New South Wales - Colonial period: 1858-1900.
Lines in the north-east region.

The north-east region of New South Wales is defined in this site as being bounded by the region east of the first telegraphic line to Queensland and down to the Sydney-Parramatta line.

The map of the region below shows the main telegraph lines and the telegraph offices opened to about the mid-1880s. The lower part of the map joins to the south-east region while the left side of the map joins to the north-central region which extends to Bourke. For reference, some lines and telegraph offices from the north-central region have been added.
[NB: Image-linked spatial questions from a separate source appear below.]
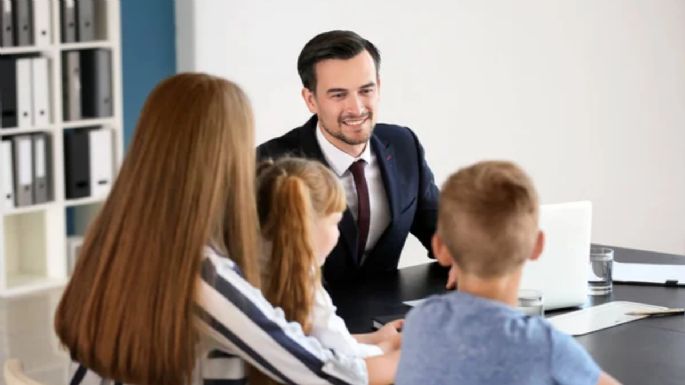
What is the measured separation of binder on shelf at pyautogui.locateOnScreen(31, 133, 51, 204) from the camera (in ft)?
16.9

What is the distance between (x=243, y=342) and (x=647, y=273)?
4.63 ft

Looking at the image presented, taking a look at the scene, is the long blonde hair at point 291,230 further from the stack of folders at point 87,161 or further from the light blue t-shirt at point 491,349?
the stack of folders at point 87,161

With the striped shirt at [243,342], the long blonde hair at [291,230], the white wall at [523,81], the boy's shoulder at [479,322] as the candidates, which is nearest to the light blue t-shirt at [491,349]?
the boy's shoulder at [479,322]

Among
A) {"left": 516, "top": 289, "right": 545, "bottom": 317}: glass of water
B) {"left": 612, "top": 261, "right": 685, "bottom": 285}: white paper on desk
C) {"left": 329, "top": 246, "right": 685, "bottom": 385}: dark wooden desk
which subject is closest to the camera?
{"left": 329, "top": 246, "right": 685, "bottom": 385}: dark wooden desk

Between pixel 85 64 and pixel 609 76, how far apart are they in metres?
2.55

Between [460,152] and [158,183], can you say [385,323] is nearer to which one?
[158,183]

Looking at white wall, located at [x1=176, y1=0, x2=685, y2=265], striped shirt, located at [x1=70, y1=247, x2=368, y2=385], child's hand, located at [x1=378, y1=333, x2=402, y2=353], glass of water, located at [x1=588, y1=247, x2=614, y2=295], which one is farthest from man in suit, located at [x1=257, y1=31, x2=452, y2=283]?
white wall, located at [x1=176, y1=0, x2=685, y2=265]

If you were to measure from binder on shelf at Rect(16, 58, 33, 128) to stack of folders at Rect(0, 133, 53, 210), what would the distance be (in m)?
0.07

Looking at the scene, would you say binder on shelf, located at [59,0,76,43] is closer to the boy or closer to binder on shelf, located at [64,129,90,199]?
binder on shelf, located at [64,129,90,199]

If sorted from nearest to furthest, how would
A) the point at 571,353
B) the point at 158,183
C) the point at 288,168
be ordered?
the point at 571,353 → the point at 158,183 → the point at 288,168

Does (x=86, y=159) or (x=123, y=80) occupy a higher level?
(x=123, y=80)

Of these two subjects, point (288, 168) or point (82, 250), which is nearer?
point (82, 250)

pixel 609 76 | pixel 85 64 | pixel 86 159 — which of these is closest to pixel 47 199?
pixel 86 159

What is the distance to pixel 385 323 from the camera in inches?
99.3
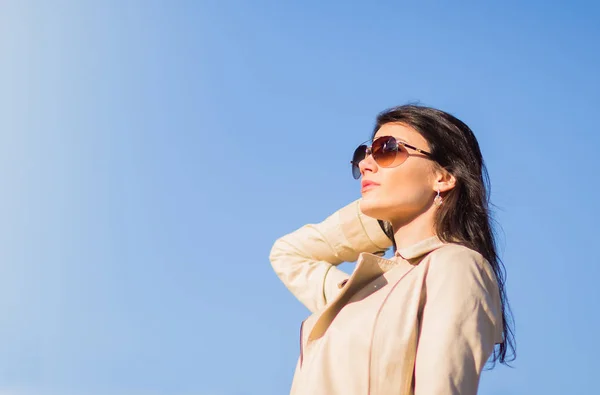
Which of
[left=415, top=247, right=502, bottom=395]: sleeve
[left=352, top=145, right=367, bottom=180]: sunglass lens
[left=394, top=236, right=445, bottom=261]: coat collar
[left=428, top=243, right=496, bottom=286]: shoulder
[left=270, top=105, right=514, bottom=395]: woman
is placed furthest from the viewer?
[left=352, top=145, right=367, bottom=180]: sunglass lens

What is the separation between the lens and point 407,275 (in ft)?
Answer: 13.5

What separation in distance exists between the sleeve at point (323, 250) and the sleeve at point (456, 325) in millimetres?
1091

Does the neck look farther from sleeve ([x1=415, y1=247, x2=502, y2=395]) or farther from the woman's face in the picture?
sleeve ([x1=415, y1=247, x2=502, y2=395])

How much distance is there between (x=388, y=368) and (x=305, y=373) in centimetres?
49

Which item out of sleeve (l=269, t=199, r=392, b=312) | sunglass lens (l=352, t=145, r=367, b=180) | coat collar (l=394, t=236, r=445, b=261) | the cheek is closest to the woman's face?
the cheek

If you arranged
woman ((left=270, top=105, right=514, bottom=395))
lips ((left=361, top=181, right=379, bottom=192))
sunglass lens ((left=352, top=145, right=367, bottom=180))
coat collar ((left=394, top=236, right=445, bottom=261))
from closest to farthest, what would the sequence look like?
woman ((left=270, top=105, right=514, bottom=395))
coat collar ((left=394, top=236, right=445, bottom=261))
lips ((left=361, top=181, right=379, bottom=192))
sunglass lens ((left=352, top=145, right=367, bottom=180))

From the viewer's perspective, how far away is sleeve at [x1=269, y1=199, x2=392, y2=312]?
5.05m

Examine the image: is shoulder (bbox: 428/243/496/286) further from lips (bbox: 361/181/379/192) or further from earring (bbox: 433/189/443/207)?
lips (bbox: 361/181/379/192)

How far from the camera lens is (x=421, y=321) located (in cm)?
388

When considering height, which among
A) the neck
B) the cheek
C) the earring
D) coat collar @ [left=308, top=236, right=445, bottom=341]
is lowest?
coat collar @ [left=308, top=236, right=445, bottom=341]

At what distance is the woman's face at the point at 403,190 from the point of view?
4387 millimetres

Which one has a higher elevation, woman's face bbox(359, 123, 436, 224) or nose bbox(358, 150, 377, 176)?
nose bbox(358, 150, 377, 176)

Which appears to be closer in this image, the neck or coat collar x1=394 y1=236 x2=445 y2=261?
coat collar x1=394 y1=236 x2=445 y2=261

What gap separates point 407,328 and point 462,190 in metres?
0.93
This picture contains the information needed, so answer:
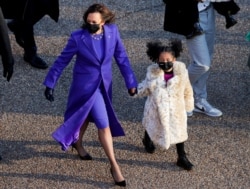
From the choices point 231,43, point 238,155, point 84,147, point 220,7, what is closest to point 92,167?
point 84,147

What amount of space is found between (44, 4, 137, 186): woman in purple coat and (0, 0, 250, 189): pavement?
0.31 meters

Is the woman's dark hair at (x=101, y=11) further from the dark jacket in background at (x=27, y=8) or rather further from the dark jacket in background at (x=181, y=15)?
the dark jacket in background at (x=27, y=8)

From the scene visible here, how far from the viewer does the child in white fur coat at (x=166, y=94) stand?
5363 mm

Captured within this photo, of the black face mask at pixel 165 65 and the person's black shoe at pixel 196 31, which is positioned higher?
the person's black shoe at pixel 196 31

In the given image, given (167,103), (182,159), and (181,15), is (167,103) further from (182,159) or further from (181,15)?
(181,15)

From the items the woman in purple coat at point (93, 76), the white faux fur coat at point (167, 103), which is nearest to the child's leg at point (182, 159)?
the white faux fur coat at point (167, 103)

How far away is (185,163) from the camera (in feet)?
18.5

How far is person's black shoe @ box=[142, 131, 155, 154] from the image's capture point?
5.81 meters

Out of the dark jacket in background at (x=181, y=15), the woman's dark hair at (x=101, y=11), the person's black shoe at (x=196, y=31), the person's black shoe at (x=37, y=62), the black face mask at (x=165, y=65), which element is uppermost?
the woman's dark hair at (x=101, y=11)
The colours used for the telegraph lines on the map indicate the broad time periods with details of developments provided below:


North east

To 1862:

Prior to the construction of the first line to Queensland in 1861, the basis of the NSW telegraph routes were established.

On 21 February 1859 the Department of Lands and Public Works advertised in the Government Gazette (p.423) for:

"tenders for the supply of material (wire excepted) and for the workmanship necessary for the erection of a line of Electric Telegraph from a pint on or near the Blacktown Road to Windsor and thence to Wiseman's Ferry, Wollombi, West Maitland, Maitland and Newcastle ... the Government supplying the telegraph and binding wire in Sydney". 

This contract, and another advertised simultaneously for the line to Bathurst,

"had to be completed, and the works handed over to the Government within six months from the notification of the acceptance of the Tender, time being considered of the essence of the contract".

Telegraph offices were established at Wollombi and Morpeth in 1860 as part of the need to connect to Newcastle in the same year. At that time, Morpeth was an important river port for the export of coal and timber.

After the first line to Queensland had been completed, a new line from Glen Innes to Grafton on the coast was constructed. Grafton had been established in 1851 and was the centre for a timber industry exporting to a variety of markets.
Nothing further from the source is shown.